In Memory of Mike Ruppert

Today I was saddened to learn of Mike Ruppert’s suicide in April of this year. It is hard for me to overstate Mike’s influence on my philosophy of politics and crime. I was a subscriber to Mike’s From the Wilderness newsletter and once took my wife to hear him lecture in Portland. With his permission, I included two of his articles in my 2002 anthology, It’s the Economy, Stupid: The Impact of the Illicit Drug Trade on the American Political Process. A central question of that e-book was whether the black market in illegal drugs was large enough to trump all other issues in the making and unmaking of American presidents.
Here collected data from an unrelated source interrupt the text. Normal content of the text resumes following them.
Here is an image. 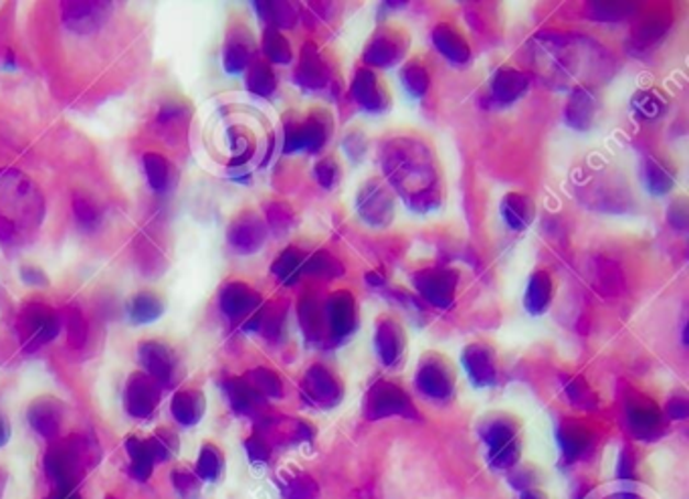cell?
Returning <instances> with one entry per match:
<instances>
[{"label": "cell", "mask_w": 689, "mask_h": 499, "mask_svg": "<svg viewBox=\"0 0 689 499\" xmlns=\"http://www.w3.org/2000/svg\"><path fill=\"white\" fill-rule=\"evenodd\" d=\"M459 275L453 269L445 267H433V269H421L413 275V286L416 293L423 300L437 308V310H449L457 293Z\"/></svg>", "instance_id": "7"}, {"label": "cell", "mask_w": 689, "mask_h": 499, "mask_svg": "<svg viewBox=\"0 0 689 499\" xmlns=\"http://www.w3.org/2000/svg\"><path fill=\"white\" fill-rule=\"evenodd\" d=\"M375 348L385 364H397L407 348V334L399 318L392 313L378 315L375 325Z\"/></svg>", "instance_id": "11"}, {"label": "cell", "mask_w": 689, "mask_h": 499, "mask_svg": "<svg viewBox=\"0 0 689 499\" xmlns=\"http://www.w3.org/2000/svg\"><path fill=\"white\" fill-rule=\"evenodd\" d=\"M431 41H433V47L437 49L438 55L452 65L462 67L471 59L469 41L465 37L464 31L452 21H441L433 26Z\"/></svg>", "instance_id": "10"}, {"label": "cell", "mask_w": 689, "mask_h": 499, "mask_svg": "<svg viewBox=\"0 0 689 499\" xmlns=\"http://www.w3.org/2000/svg\"><path fill=\"white\" fill-rule=\"evenodd\" d=\"M303 269L312 279H332L342 275V265L327 253H315L312 257H308Z\"/></svg>", "instance_id": "20"}, {"label": "cell", "mask_w": 689, "mask_h": 499, "mask_svg": "<svg viewBox=\"0 0 689 499\" xmlns=\"http://www.w3.org/2000/svg\"><path fill=\"white\" fill-rule=\"evenodd\" d=\"M334 118L326 108H312L305 115L293 120L286 134L288 152H308L320 154L324 152L332 134H334Z\"/></svg>", "instance_id": "3"}, {"label": "cell", "mask_w": 689, "mask_h": 499, "mask_svg": "<svg viewBox=\"0 0 689 499\" xmlns=\"http://www.w3.org/2000/svg\"><path fill=\"white\" fill-rule=\"evenodd\" d=\"M352 103L370 115H380L387 112L392 103L389 84L375 69L360 65L352 76L348 89Z\"/></svg>", "instance_id": "5"}, {"label": "cell", "mask_w": 689, "mask_h": 499, "mask_svg": "<svg viewBox=\"0 0 689 499\" xmlns=\"http://www.w3.org/2000/svg\"><path fill=\"white\" fill-rule=\"evenodd\" d=\"M419 388L433 397V399H443L452 392L453 388V373L449 368V363L438 356V354H426L419 368Z\"/></svg>", "instance_id": "12"}, {"label": "cell", "mask_w": 689, "mask_h": 499, "mask_svg": "<svg viewBox=\"0 0 689 499\" xmlns=\"http://www.w3.org/2000/svg\"><path fill=\"white\" fill-rule=\"evenodd\" d=\"M324 330L334 337L351 336L358 325V303L348 289H338L322 301Z\"/></svg>", "instance_id": "8"}, {"label": "cell", "mask_w": 689, "mask_h": 499, "mask_svg": "<svg viewBox=\"0 0 689 499\" xmlns=\"http://www.w3.org/2000/svg\"><path fill=\"white\" fill-rule=\"evenodd\" d=\"M342 164L334 154L322 156L318 163L313 164V178L315 182L326 190H334L342 182Z\"/></svg>", "instance_id": "19"}, {"label": "cell", "mask_w": 689, "mask_h": 499, "mask_svg": "<svg viewBox=\"0 0 689 499\" xmlns=\"http://www.w3.org/2000/svg\"><path fill=\"white\" fill-rule=\"evenodd\" d=\"M399 79H401L402 89L409 93V98L421 100V98H425L426 91L431 88V69H429L425 59L411 57V59L402 63L401 69H399Z\"/></svg>", "instance_id": "17"}, {"label": "cell", "mask_w": 689, "mask_h": 499, "mask_svg": "<svg viewBox=\"0 0 689 499\" xmlns=\"http://www.w3.org/2000/svg\"><path fill=\"white\" fill-rule=\"evenodd\" d=\"M342 148L346 151L352 163H358L366 154V136H364L360 130H351L344 137V142H342Z\"/></svg>", "instance_id": "22"}, {"label": "cell", "mask_w": 689, "mask_h": 499, "mask_svg": "<svg viewBox=\"0 0 689 499\" xmlns=\"http://www.w3.org/2000/svg\"><path fill=\"white\" fill-rule=\"evenodd\" d=\"M527 89H530V77L522 69H515L510 65L500 67L489 81L491 100L500 103V106H510L520 98H524Z\"/></svg>", "instance_id": "13"}, {"label": "cell", "mask_w": 689, "mask_h": 499, "mask_svg": "<svg viewBox=\"0 0 689 499\" xmlns=\"http://www.w3.org/2000/svg\"><path fill=\"white\" fill-rule=\"evenodd\" d=\"M633 106L643 120H659V115L665 112V98L657 91H643L635 98Z\"/></svg>", "instance_id": "21"}, {"label": "cell", "mask_w": 689, "mask_h": 499, "mask_svg": "<svg viewBox=\"0 0 689 499\" xmlns=\"http://www.w3.org/2000/svg\"><path fill=\"white\" fill-rule=\"evenodd\" d=\"M643 185L655 197L667 195L676 187V173L671 170V164L665 163L659 156H649L643 163Z\"/></svg>", "instance_id": "18"}, {"label": "cell", "mask_w": 689, "mask_h": 499, "mask_svg": "<svg viewBox=\"0 0 689 499\" xmlns=\"http://www.w3.org/2000/svg\"><path fill=\"white\" fill-rule=\"evenodd\" d=\"M464 364L477 385H486L496 376V352L484 342H474L465 348Z\"/></svg>", "instance_id": "16"}, {"label": "cell", "mask_w": 689, "mask_h": 499, "mask_svg": "<svg viewBox=\"0 0 689 499\" xmlns=\"http://www.w3.org/2000/svg\"><path fill=\"white\" fill-rule=\"evenodd\" d=\"M385 182L399 195L409 211L429 214L443 204V173L433 146L419 134L385 140L378 152Z\"/></svg>", "instance_id": "1"}, {"label": "cell", "mask_w": 689, "mask_h": 499, "mask_svg": "<svg viewBox=\"0 0 689 499\" xmlns=\"http://www.w3.org/2000/svg\"><path fill=\"white\" fill-rule=\"evenodd\" d=\"M552 300H554V277L548 269L538 267L527 277L526 289H524V310L530 315H542L548 312Z\"/></svg>", "instance_id": "14"}, {"label": "cell", "mask_w": 689, "mask_h": 499, "mask_svg": "<svg viewBox=\"0 0 689 499\" xmlns=\"http://www.w3.org/2000/svg\"><path fill=\"white\" fill-rule=\"evenodd\" d=\"M296 79L300 88L308 89L310 93H324L334 88L332 84L336 81V69L327 51L310 41L300 55Z\"/></svg>", "instance_id": "6"}, {"label": "cell", "mask_w": 689, "mask_h": 499, "mask_svg": "<svg viewBox=\"0 0 689 499\" xmlns=\"http://www.w3.org/2000/svg\"><path fill=\"white\" fill-rule=\"evenodd\" d=\"M397 197L382 178H368L356 192V212L364 225L385 229L394 219Z\"/></svg>", "instance_id": "4"}, {"label": "cell", "mask_w": 689, "mask_h": 499, "mask_svg": "<svg viewBox=\"0 0 689 499\" xmlns=\"http://www.w3.org/2000/svg\"><path fill=\"white\" fill-rule=\"evenodd\" d=\"M599 115H601V98L589 86L575 89V93L568 98L564 108V122L577 132H590L597 125Z\"/></svg>", "instance_id": "9"}, {"label": "cell", "mask_w": 689, "mask_h": 499, "mask_svg": "<svg viewBox=\"0 0 689 499\" xmlns=\"http://www.w3.org/2000/svg\"><path fill=\"white\" fill-rule=\"evenodd\" d=\"M411 49V35L404 31V26L387 25L378 26L373 37L366 41L363 51L364 67L375 71L394 69L397 65L407 62Z\"/></svg>", "instance_id": "2"}, {"label": "cell", "mask_w": 689, "mask_h": 499, "mask_svg": "<svg viewBox=\"0 0 689 499\" xmlns=\"http://www.w3.org/2000/svg\"><path fill=\"white\" fill-rule=\"evenodd\" d=\"M501 221L514 233L526 231L536 219V204L524 192H510L500 202Z\"/></svg>", "instance_id": "15"}]
</instances>
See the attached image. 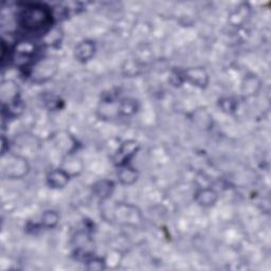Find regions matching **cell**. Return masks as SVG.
I'll list each match as a JSON object with an SVG mask.
<instances>
[{"label": "cell", "instance_id": "obj_1", "mask_svg": "<svg viewBox=\"0 0 271 271\" xmlns=\"http://www.w3.org/2000/svg\"><path fill=\"white\" fill-rule=\"evenodd\" d=\"M17 22L29 33H48L53 23V15L46 6L31 4L19 11Z\"/></svg>", "mask_w": 271, "mask_h": 271}, {"label": "cell", "instance_id": "obj_2", "mask_svg": "<svg viewBox=\"0 0 271 271\" xmlns=\"http://www.w3.org/2000/svg\"><path fill=\"white\" fill-rule=\"evenodd\" d=\"M138 143L136 141H127V142L123 143L119 150L117 151V154L114 156V163L118 167H125L128 160H131L133 156L136 154L138 150Z\"/></svg>", "mask_w": 271, "mask_h": 271}, {"label": "cell", "instance_id": "obj_3", "mask_svg": "<svg viewBox=\"0 0 271 271\" xmlns=\"http://www.w3.org/2000/svg\"><path fill=\"white\" fill-rule=\"evenodd\" d=\"M183 76L186 81H188L195 86L205 87L208 84V73L206 72L205 69L200 67L187 69Z\"/></svg>", "mask_w": 271, "mask_h": 271}, {"label": "cell", "instance_id": "obj_4", "mask_svg": "<svg viewBox=\"0 0 271 271\" xmlns=\"http://www.w3.org/2000/svg\"><path fill=\"white\" fill-rule=\"evenodd\" d=\"M94 51H96V47H94V44L91 41H85L80 43L75 47V57L79 61L82 62H86L89 61L94 54Z\"/></svg>", "mask_w": 271, "mask_h": 271}, {"label": "cell", "instance_id": "obj_5", "mask_svg": "<svg viewBox=\"0 0 271 271\" xmlns=\"http://www.w3.org/2000/svg\"><path fill=\"white\" fill-rule=\"evenodd\" d=\"M69 181V174L62 169L52 171L48 175V182L52 187H64Z\"/></svg>", "mask_w": 271, "mask_h": 271}, {"label": "cell", "instance_id": "obj_6", "mask_svg": "<svg viewBox=\"0 0 271 271\" xmlns=\"http://www.w3.org/2000/svg\"><path fill=\"white\" fill-rule=\"evenodd\" d=\"M93 190H94V193H96V195L101 197L102 199L108 198L113 191V183L111 181L103 180V181H100L96 185H94Z\"/></svg>", "mask_w": 271, "mask_h": 271}, {"label": "cell", "instance_id": "obj_7", "mask_svg": "<svg viewBox=\"0 0 271 271\" xmlns=\"http://www.w3.org/2000/svg\"><path fill=\"white\" fill-rule=\"evenodd\" d=\"M216 194L212 190H203L197 193L196 200L199 205H202L204 207H210L212 205H214L216 202Z\"/></svg>", "mask_w": 271, "mask_h": 271}, {"label": "cell", "instance_id": "obj_8", "mask_svg": "<svg viewBox=\"0 0 271 271\" xmlns=\"http://www.w3.org/2000/svg\"><path fill=\"white\" fill-rule=\"evenodd\" d=\"M118 176L124 184H132L137 180V173L132 168H122Z\"/></svg>", "mask_w": 271, "mask_h": 271}, {"label": "cell", "instance_id": "obj_9", "mask_svg": "<svg viewBox=\"0 0 271 271\" xmlns=\"http://www.w3.org/2000/svg\"><path fill=\"white\" fill-rule=\"evenodd\" d=\"M58 221V215L54 211H47L43 216V222L46 227H54Z\"/></svg>", "mask_w": 271, "mask_h": 271}]
</instances>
I could call those my “sophomore” years; I was wise enough to have lost my Boy Scout naivete regarding the essential rightness of all things American, yet still foolish enough not to understand that an unverifiable story told with meticulous detail and passionate sincerity does not necessarily deserve credibility, even though it may otherwise agree with understood fact. This is a lesson I would begin to learn only a couple of years later, as I have written elsewhere in this blog.

I am deeply sorry for the pain of Mike’s life which has become yet clearer in his death. Mike may have given us little in the way of exclusive information, and may have misled us with falsehood resulting from delusion, but his efforts made me see a greater significance in what I had learned from other sources, and for that, I honor his memory.